## Document passage
-- Start --

Phase 4 — Eradication¶

After containment and evidence preservation:

# 1. Identify root cause from logs and AIDE report
# 2. Remove malicious artifacts (files, accounts, cron jobs, authorized_keys)

# Check for unauthorized accounts
awk -F: '$3 >= 1000 {print $1, $3}' /etc/passwd

# Check authorized_keys on all accounts
find /root /home -name "authorized_keys" -exec cat {} \;

# Check crontabs
crontab -l
ls -la /etc/cron.* /var/spool/cron/

# Check for SUID binaries added since baseline
find / -perm /4000 -newer /var/lib/aide/aide.db.gz -ls 2>/dev/null

# 3. Patch the exploited vulnerability
dnf update --security -y

# 4. Rotate credentials
# SSH keys: regenerate host keys, rotate admin authorized_keys
ssh-keygen -A  # Regenerate host keys
# Rotate all admin SSH keys per access control policy

# 5. Update AIDE baseline after clean state confirmed
sudo aide --update && sudo mv /var/lib/aide/aide.db.new.gz /var/lib/aide/aide.db.gz

Phase 5 — Recovery¶

# Restore from known-good snapshot (preferred) OR rebuild from backup
# See DR Plan sections 6.1–6.4 for per-server recovery procedures

# After restoration:
# 1. AIDE baseline update
sudo aide --update && sudo mv /var/lib/aide/aide.db.new.gz /var/lib/aide/aide.db.gz

# 2. Re-sign DNSSEC (SKY/RAIN)
rndc sign wdc.us.gl3
rndc sign 120.168.192.in-addr.arpa

# 3. Verify all services operational
# 4. Remove network isolation (if applied in containment)

-- End --

## Recorded information

-- Start --

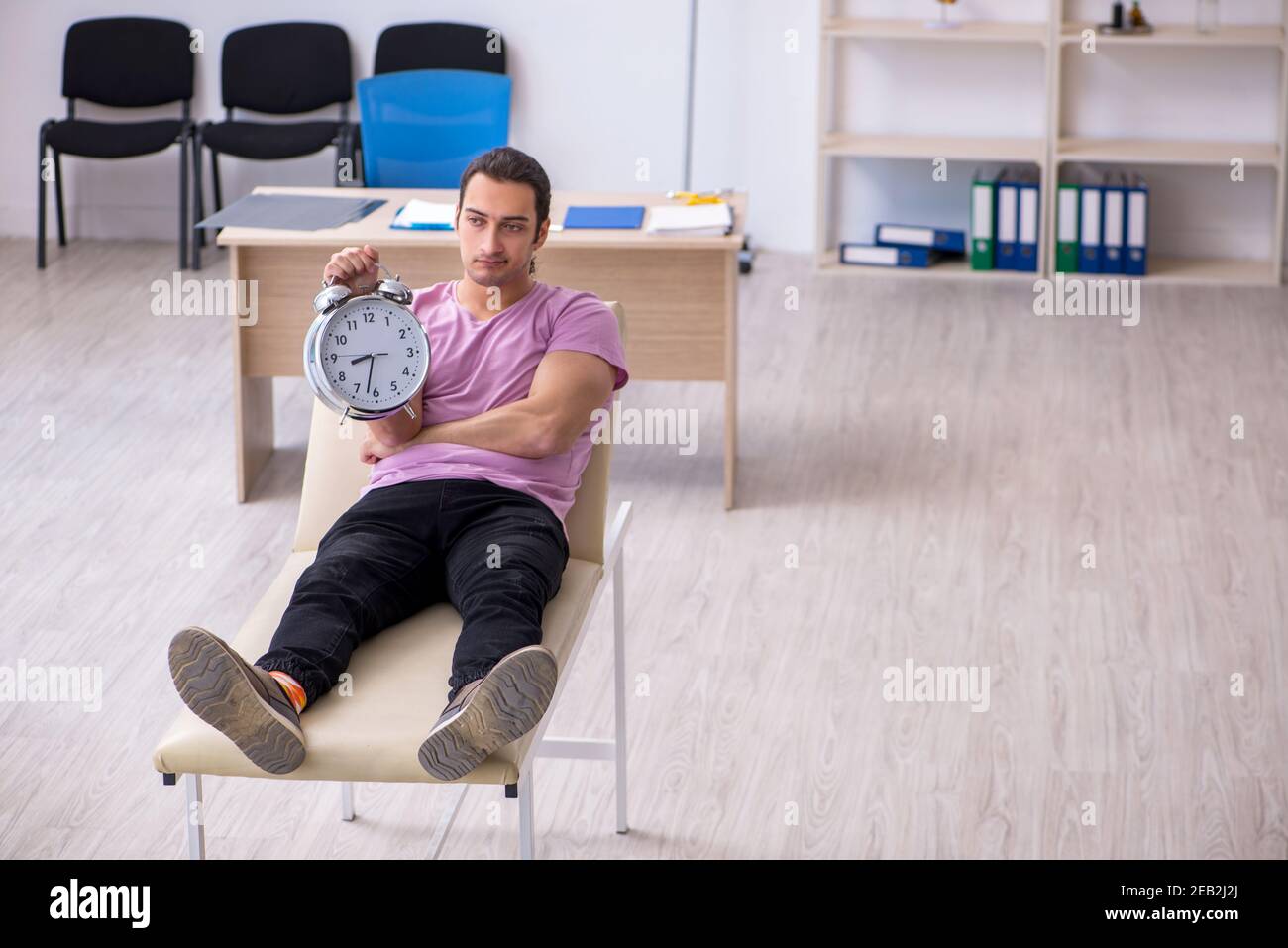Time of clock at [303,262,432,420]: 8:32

-- End --
-- Start --

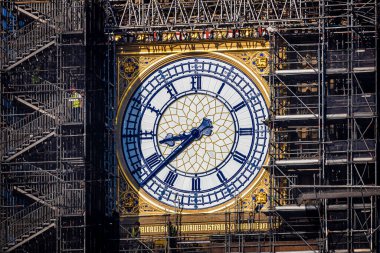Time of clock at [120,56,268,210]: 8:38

-- End --

## Work instructions
Retype the part of the eradication and recovery runbook above that begins at the words "Phase 5 — Recovery¶" and ends after "Re-sign DNSSEC (SKY/RAIN)".

## Completed exercise
Phase 5 — Recovery¶

# Restore from known-good snapshot (preferred) OR rebuild from backup
# See DR Plan sections 6.1–6.4 for per-server recovery procedures

# After restoration:
# 1. AIDE baseline update
sudo aide --update && sudo mv /var/lib/aide/aide.db.new.gz /var/lib/aide/aide.db.gz

# 2. Re-sign DNSSEC (SKY/RAIN)